My arbor is at least .100 short. Out of the box the gun had at best a .001 B/C gap. I added a stack of 4 small, thin washers that made barrel and frame not fit, and filed until they just fit. B/C Gap is now .004 with hammer at half ****. However, driving the wedge in further did still close the gap a bit so I’m going to swap a thicker washer and try to sneak up on it again. I think I’m approaching this properly(?) I shot the gun today, just 2 cylinders but it was promising. I had a piece of cap fall inside and jam the works intermittently so a cap rake is in its future. I used what I believe are old #10 caps and they were tight and not fully seated so 2 hammer falls were needed for each cylinder. Just now at home I test fitted new CCI #11’s to the cones and they were loose but seated properly and a squeeze made them sit perfectly. I forgot to lube the chambers and boy did the big beefy girl let me know with a leaded barrel. It cleaned up well with a brass brush and elbow grease. I love this gun!
 
What's the gap when the wedge is driven in farther? At some point it should bottom and the gap remain the same.

.0025" or .003" is the gap some guys aim for.
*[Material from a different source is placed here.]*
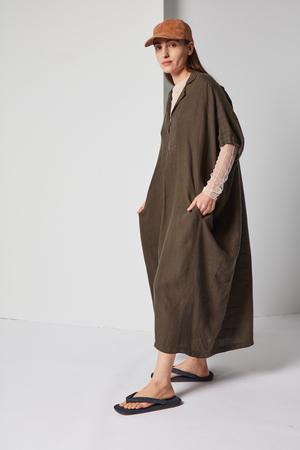 Black Crane Kite Dress Black Crane Kite Dress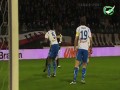 Smolarek nokautuje Arboledę i wylatuje z boiska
Holding the barrel cocked to the side, how does it line up with the frame?
 
Incredible info here on gaps et all. When my friend and I bought BP revolvers around 1978, he got a Walker and I got a ROA. While mine is now a safe queen, his was returned not long after purchase as the wedge wouldn't tighten up anymore. That's as much as explanation as I got. The places that sold these had staff that didn't know crap about BP guns and help was non existent. I don't recall the maker but it would have been Italian or Spanish. Back then the open top revolvers wouldn't take the pounding of max walker loads even if they were good when purchased.
I hope you have many years of great fun with your new friend. If anyone is around when you fire that first full cylinder you're going to have more friends right quick.
 
What's the gap when the wedge is driven in farther? At some point it should bottom and the gap remain the same.

.0025" or .003" is the gap some guys aim for.

Holding the barrel cocked to the side, how does it line up with the frame?
Good point. I will check the gap with the wedge fully driven in today and reply back.
 
What's the gap when the wedge is driven in farther? At some point it should bottom and the gap remain the same.

.0025" or .003" is the gap some guys aim for.

Holding the barrel cocked to the side, how does it line up with the frame?

That doesn't work. The arbor won't go in fully unless it is correctly oriented. That's the main thing wrong in Pettifogger's articles.